OPINION On September 8, 1999, appellee, the Stark County Department of Human Services, filed a complaint for the permanent custody of Raymond Peterson, Jr. born June 25, 1999, alleging the child to be dependent. Mother of the child is appellant, Kathy Lewis Peterson, and father is Raymond Peterson. This child is appellant's seventh child. An adjudicatory and dispositional hearing was held on November 23, 1999. On December 14, 1999, appellee filed proposed findings of fact and conclusions of law. By judgment entry filed same date, the trial court adopted and incorporated said findings and conclusions, finding the child to be dependent and awarding permanent custody of the child to appellee. The trial court filed a nunc pro tunc judgment entry on December 20, 1999 to correct names. Appellant filed an appeal and this matter is now before this court for consideration. Assignment of error is as follows:
I THE TRIAL COURT ERRED IN FINDING THAT THE CHILD COULD NOT BE PLACED WITH APPELLANT WITHIN A REASONABLE TIME OR SHOULD NOT BE PLACED WITH APPELLANT AND THAT A GRANT OF CUSTODY TO THE DEPARTMENT OF HUMAN SERVICES IS IN THE CHILD'S BEST INTEREST.
I Appellant claims the trial court's determination that found the child could not be placed with her within a reasonable time or should not be placed with her and the award of permanent custody to appellee was not in the child's best interests. We disagree. As an appellate court, we neither weigh the evidence nor judge the credibility of the witnesses. Our role is to determine whether there is relevant, competent and credible evidence upon which the fact finder could base its judgment. Cross Truck v. Jeffries (February 10, 1982), Stark App. No. CA-5758, unreported. Accordingly, judgments supported by some competent, credible evidence going to all the essential elements of the case will not be reversed as being against the manifest weight of the evidence. C.E. Morris Co. v. Foley Construction (1978), 54 Ohio St. 2d 279. R.C. 2151.414(E) sets out the factors relevant to determining permanent custody. Said section states in pertinent part as follows: (E) In determining at a hearing held pursuant to division (A) of this section or for the purposes of division (A)(4) of section 2151.353 of the Revised Code whether a child cannot be placed with either parent within a reasonable period of time or should not be placed with the parents, the court shall consider all relevant evidence. If the court determines, by clear and convincing evidence, at a hearing held pursuant to division (A) of this section or for the purposes of division (A)(4) of section2151.353 of the Revised Code that one or more of the following exist as to each of the child's parents, the court shall enter a finding that the child cannot be placed with either parent within a reasonable time or should not be placed with either parent:
(1) Following the placement of the child outside the child's home and notwithstanding reasonable case planning and diligent efforts by the agency to assist the parents to remedy the problems that initially caused the child to be placed outside the home, the parent has failed continuously and repeatedly to substantially remedy the conditions causing the child to be placed outside the child's home. In determining whether the parents have substantially remedied those conditions, the court shall consider parental utilization of medical, psychiatric, psychological, and other social and rehabilitative services and material resources that were made available to the parents for the purpose of changing parental conduct to allow them to resume and maintain parental duties.

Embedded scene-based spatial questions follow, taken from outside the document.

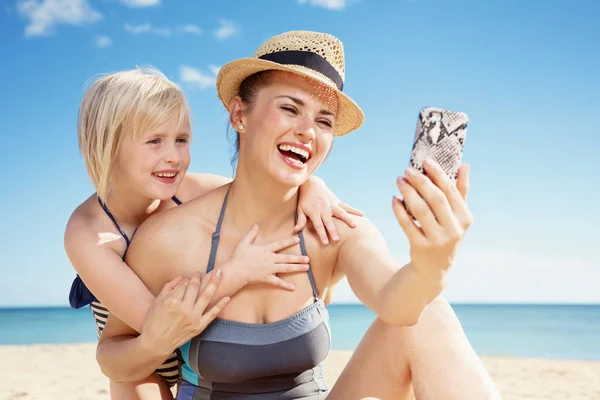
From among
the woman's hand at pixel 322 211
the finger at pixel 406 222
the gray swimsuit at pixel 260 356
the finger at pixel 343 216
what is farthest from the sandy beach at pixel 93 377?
the finger at pixel 406 222

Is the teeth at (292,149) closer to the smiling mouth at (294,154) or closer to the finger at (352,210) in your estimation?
the smiling mouth at (294,154)

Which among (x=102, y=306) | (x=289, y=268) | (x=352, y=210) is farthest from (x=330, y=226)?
(x=102, y=306)

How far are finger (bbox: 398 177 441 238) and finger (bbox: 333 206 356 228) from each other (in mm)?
1255

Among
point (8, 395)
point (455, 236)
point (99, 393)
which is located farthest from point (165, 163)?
point (8, 395)

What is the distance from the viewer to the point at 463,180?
1822 millimetres

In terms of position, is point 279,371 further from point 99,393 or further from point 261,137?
point 99,393

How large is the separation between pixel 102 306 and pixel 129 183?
0.87 meters

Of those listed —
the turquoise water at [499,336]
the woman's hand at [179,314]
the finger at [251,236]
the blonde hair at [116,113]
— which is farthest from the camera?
the turquoise water at [499,336]

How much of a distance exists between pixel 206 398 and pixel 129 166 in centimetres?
134

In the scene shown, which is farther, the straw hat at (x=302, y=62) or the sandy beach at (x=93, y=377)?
the sandy beach at (x=93, y=377)

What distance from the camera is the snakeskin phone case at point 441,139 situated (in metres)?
1.84

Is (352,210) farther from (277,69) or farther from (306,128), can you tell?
(277,69)

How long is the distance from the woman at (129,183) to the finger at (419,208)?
1258 mm

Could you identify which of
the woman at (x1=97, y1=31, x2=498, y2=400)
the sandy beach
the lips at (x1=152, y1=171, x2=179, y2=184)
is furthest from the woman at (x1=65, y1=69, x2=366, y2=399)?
the sandy beach
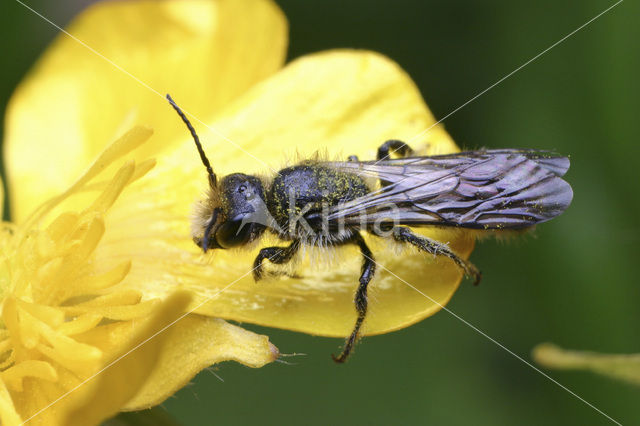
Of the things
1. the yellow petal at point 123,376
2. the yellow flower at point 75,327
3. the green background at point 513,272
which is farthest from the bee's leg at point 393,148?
the yellow petal at point 123,376

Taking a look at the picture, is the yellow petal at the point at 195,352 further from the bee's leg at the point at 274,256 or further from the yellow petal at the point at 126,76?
the yellow petal at the point at 126,76

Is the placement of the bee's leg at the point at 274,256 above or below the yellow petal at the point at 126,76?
below

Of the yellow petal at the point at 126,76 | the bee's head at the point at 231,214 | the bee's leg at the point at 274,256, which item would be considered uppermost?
the yellow petal at the point at 126,76

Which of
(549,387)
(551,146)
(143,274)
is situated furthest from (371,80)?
(549,387)

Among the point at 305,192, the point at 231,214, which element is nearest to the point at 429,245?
the point at 305,192

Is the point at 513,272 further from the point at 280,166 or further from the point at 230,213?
the point at 230,213

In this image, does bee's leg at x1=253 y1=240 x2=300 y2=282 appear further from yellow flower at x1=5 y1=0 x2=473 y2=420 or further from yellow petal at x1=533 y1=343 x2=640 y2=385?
yellow petal at x1=533 y1=343 x2=640 y2=385

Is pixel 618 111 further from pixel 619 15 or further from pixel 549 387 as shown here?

(2) Chronic mental illness, chronic emotional illness, mental retardation, physical disability, or chemical dependency of the parent that is so severe that it makes the parent unable to provide an adequate permanent home for the child at the present time and, as anticipated, within one year after the court holds the hearing pursuant to division (A) of this section or for the purposes of division (A)(4) of section 2151.353 of the Revised Code;
(16) Any other factor the court considers relevant.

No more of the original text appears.